WHAT YOU ARE ASKED TO DO: None of the images should appear in your copy. Transcribe the data in full.
MATERIAL PROVIDED START
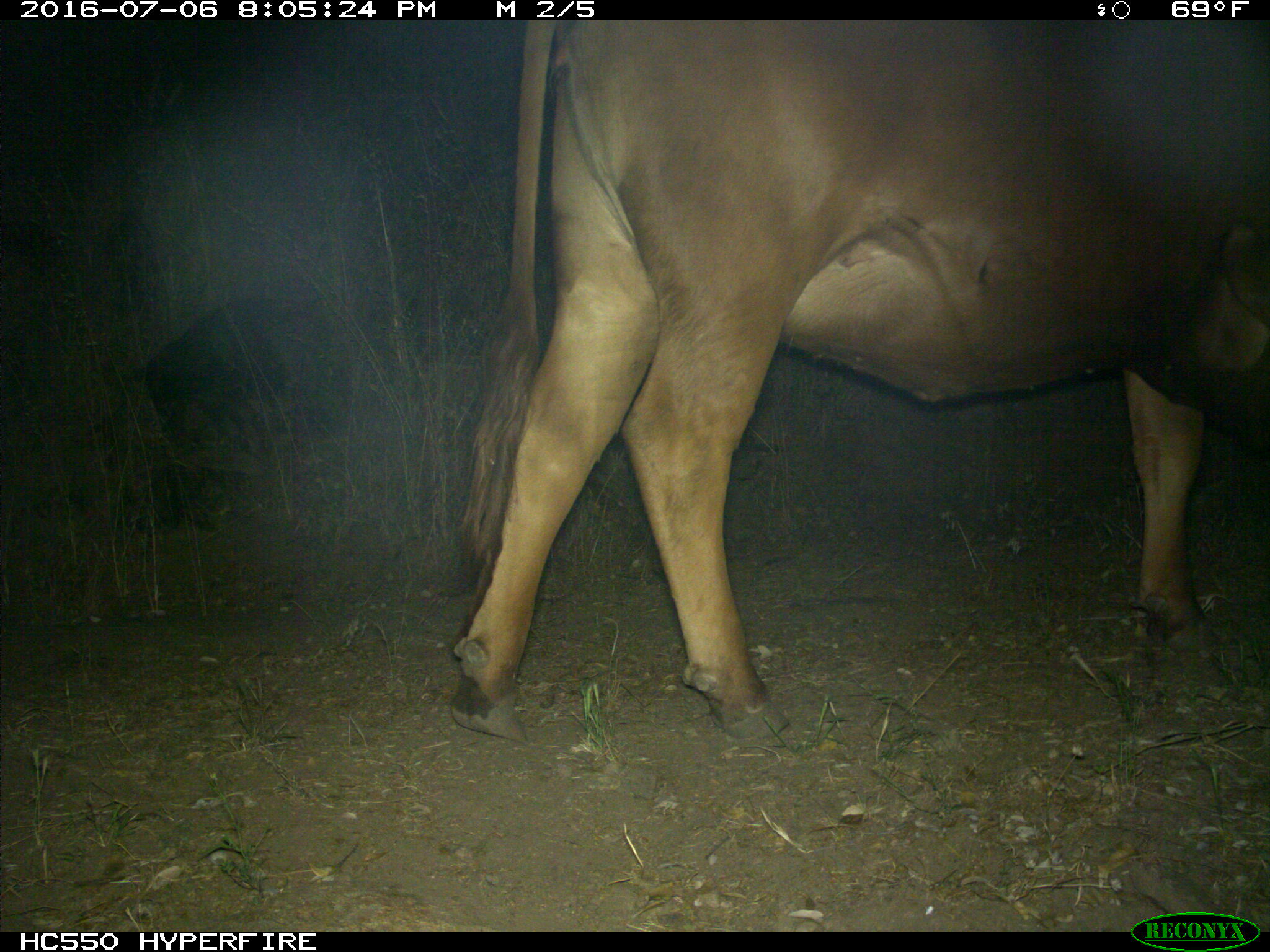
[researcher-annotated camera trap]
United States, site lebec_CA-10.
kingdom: Animalia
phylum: Chordata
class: Mammalia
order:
MATERIAL PROVIDED END
RESULT OF THE TASK:
[researcher-annotated camera trap]
United States, site lebec_CA-10.
kingdom: Animalia
phylum: Chordata
class: Mammalia
order:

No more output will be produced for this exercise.